Tornado Warnings

by | Feb 7, 2022 | Fiction, Issue Twenty Five

           Here there are tornado warnings every other day. The winds pick up, the leaves spiral tightly around themselves. Shingles threaten to snap from the old family home. Every other day, she wonders which version of her husband she will receive, which version of herself will be there to receive him. She feels she is speaking to him through a pair of tin cans.

            She passes time laying in the yard, open-faced, watching the sky for signs of strife. The string to their little can phone carries her voice to her husband as unpredictably as the weather. Sometimes, tornados speed through and snap the cans away, slap the string spindly pieces. Sometimes his words come through muddled, upside down. Once in a while, her husband isn’t on the other side at all, and she wonders who she is speaking to so urgently.

            The yard is full of dead grass, and slightly tilted in towards the road for drainage. In the driveway, she sweeps cricket torsos and flower petals into a dustpan, before saying a little prayer. The funny thing about tornado warnings: they are only warnings, not promises or truths. Still, she is still so fearful, and so small, that it hardly makes a difference.

            On a no-tornado-warning morning, she sees the version of her husband she gets that day. He is in the kitchen, floating over the dirty dishes and counter crumbs, as though afraid gravity. He is flailing his arms, and she sees this is the version of him that is zipped up over several other zipped up versions. There’s inherent isolation for them both.

            Instead of going to the kitchen, she climbs the stairs to the one little room with its one little window and its one little chair. The version of him, floating below her feet, knocks his head on the ceiling. He is a layer of hunger zipped over a layer of horniness, zipped over a layer of fatigue.  She knows to keep her distance, until he floats out the door and on to work.

            When he leaves, she looks in the mirror in a noncommittal way, then, she takes a nap. She wakes a most monstrous version of herself. All thorns and bunions and puss. She rolls from side to side, uncomfortable and furious, closes her eyes and lets her mind perform its furious, spinning acrobatics. Her husband’s side of the bed is just a dip. She second guesses what that means.

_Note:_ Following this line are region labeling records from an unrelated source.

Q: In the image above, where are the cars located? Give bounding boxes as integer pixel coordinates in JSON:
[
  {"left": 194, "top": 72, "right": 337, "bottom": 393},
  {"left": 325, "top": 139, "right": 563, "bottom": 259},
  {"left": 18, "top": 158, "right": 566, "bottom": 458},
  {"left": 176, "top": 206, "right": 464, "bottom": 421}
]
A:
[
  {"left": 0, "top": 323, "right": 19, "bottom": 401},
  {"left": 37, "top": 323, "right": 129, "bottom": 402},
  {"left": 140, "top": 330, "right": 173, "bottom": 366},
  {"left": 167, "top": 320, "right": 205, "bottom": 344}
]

            According to family mythology, there was once tornado so powerful and generous that it first averted smashing through the home then scattered gifts across the yard. Some of the gifts were living. A family dog. A rose bush. A snake. A boy from a village halfway around the world, who always wanted to travel. Others gifts were valuable inanimate objects that were divided amongst the children and kept in shoeboxes. One of the gifts was a little bit both. As the story goes, a cadaver of a man dropped as the tornado trailed away. His lips stretched into a smile and it was believed that he had died peacefully, in a blissful state, just minutes before the harsh winds swooped him off.

            All right, already, she shouts to the sky. When will you come, already? She is feeling the way she feels sometimes driving down the highway. Suddenly remembering she can yank the wheel in either direction to change her whole reality in a flash.